• [Показанный отрывок]:

▼

Живая жизнь. Штрихи к биографии Владимира Высоцкого. Книга 2 — страница 32 из 39

— Пушкин, Карамзин — монтаж такой…

Больше он о работе не говорил. Потирая рукой правую сторону груди, вдруг стал ругаться, что у него пропали несколько бобин с записями…

— Готовая пластинка! Мне «Мелодия» предлагает делать диск, а делать нечего! Это я во Франции записывал, а они меня надуть хотели. Коммунистическая фирма, мать их так!


Василий Аксёнов, Виктор Ерофеев и Владимир Высоцкий на встрече авторов «Метрополя», январь 1979 г.

Фото В. Тростникова


Дальше — калейдоскоп, из которого складывалась наша застольная болтовня — он всё подливал и подливал чай. В таком виде и постараюсь восстановить отдельные высказывания, потому что та встреча была последней.


— Аксёнов уезжает, — сказал я.

— Да? Когда?

— Завтра. (Я ошибся — Аксёнов уезжал через несколько дней, но тогда я не знал об этом.)

— Жалко.

— Тебе-то всё же полегче, — заметил я, — ты можешь с ним видеться и там.

Он поморщился.

— Я не о том. Жалко — отсюда уезжает. А там — всё не то. Ему здесь надо бы…

Он собирался в Париж.

— Ты часто можешь ездить?

— Пока да.

— А по положению?

— Вообще-то раз в год, но Марина мне исхлопотала так. Пока дают, а дальше…

— У неё прочное положение?

Он махнул рукой, усмехнулся:

— Это сначала она: «Россия, Родина!..» Ностальгия… Но — быстро всё поняла. Теперь в обществе «СССР — Франция» не бывает вообще, а у меня с «ними» — и говорить нечего!

▲

• [Фрагмент данных]:
▼

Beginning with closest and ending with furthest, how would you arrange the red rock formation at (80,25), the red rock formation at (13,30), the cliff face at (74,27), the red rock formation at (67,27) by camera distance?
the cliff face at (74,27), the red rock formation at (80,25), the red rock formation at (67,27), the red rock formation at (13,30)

▲

• [Письменное задание]:
Ответьте по показанному отрывку кратко, каждый ответ с новой строки под тем же номером:
1. Какая фирма предлагает делать диск?
2. Когда на самом деле уезжал Аксёнов?
3. Как часто по положению разрешено ездить?

• [Ответ к заданию]:
1. «Мелодия».
2. Через несколько дней.
3. Раз в год.